─── Available data ───

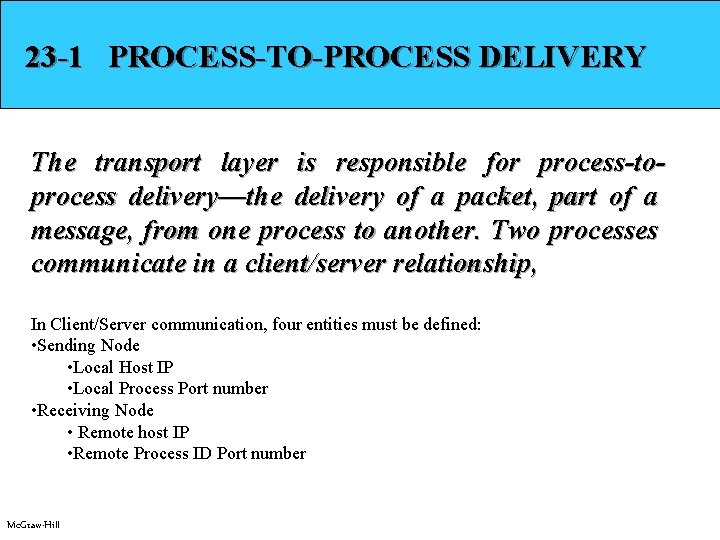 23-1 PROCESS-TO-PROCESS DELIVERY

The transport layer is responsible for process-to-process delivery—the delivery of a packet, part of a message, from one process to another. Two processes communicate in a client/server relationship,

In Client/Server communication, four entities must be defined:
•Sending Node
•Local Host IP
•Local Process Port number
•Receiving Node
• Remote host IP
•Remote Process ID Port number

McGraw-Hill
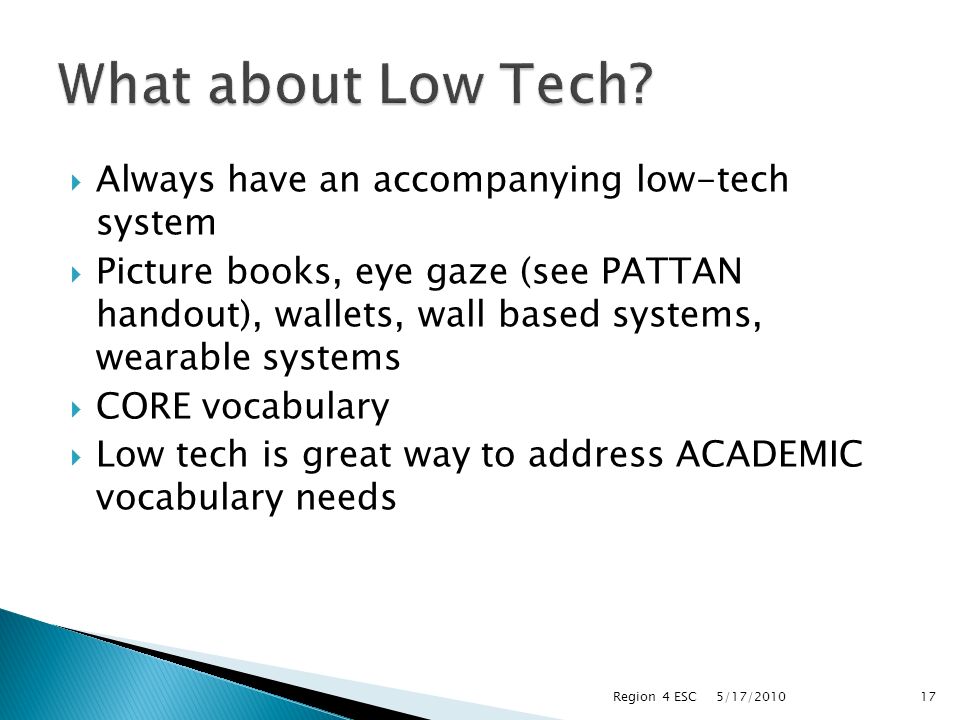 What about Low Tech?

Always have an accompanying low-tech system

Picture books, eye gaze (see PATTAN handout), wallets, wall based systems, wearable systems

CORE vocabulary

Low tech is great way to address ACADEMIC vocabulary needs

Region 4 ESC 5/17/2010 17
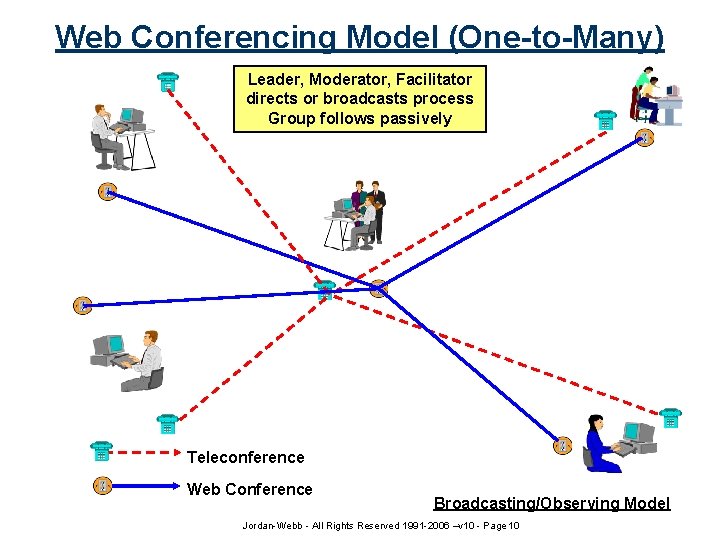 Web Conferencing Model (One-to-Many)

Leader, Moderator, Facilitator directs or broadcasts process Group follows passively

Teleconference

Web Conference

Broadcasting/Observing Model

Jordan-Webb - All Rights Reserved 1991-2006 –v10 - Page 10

───

_Exercise directions_: Could you transcribe the records above exactly, leaving every picture out?

_Answer for the task_:
 23-1 PROCESS-TO-PROCESS DELIVERY

The transport layer is responsible for process-to-process delivery—the delivery of a packet, part of a message, from one process to another. Two processes communicate in a client/server relationship,

In Client/Server communication, four entities must be defined:
•Sending Node
•Local Host IP
•Local Process Port number
•Receiving Node
• Remote host IP
•Remote Process ID Port number

McGraw-Hill
 What about Low Tech?

Always have an accompanying low-tech system

Picture books, eye gaze (see PATTAN handout), wallets, wall based systems, wearable systems

CORE vocabulary

Low tech is great way to address ACADEMIC vocabulary needs

Region 4 ESC 5/17/2010 17
 Web Conferencing Model (One-to-Many)

Leader, Moderator, Facilitator directs or broadcasts process Group follows passively

Teleconference

Web Conference

Broadcasting/Observing Model

Jordan-Webb - All Rights Reserved 1991-2006 –v10 - Page 10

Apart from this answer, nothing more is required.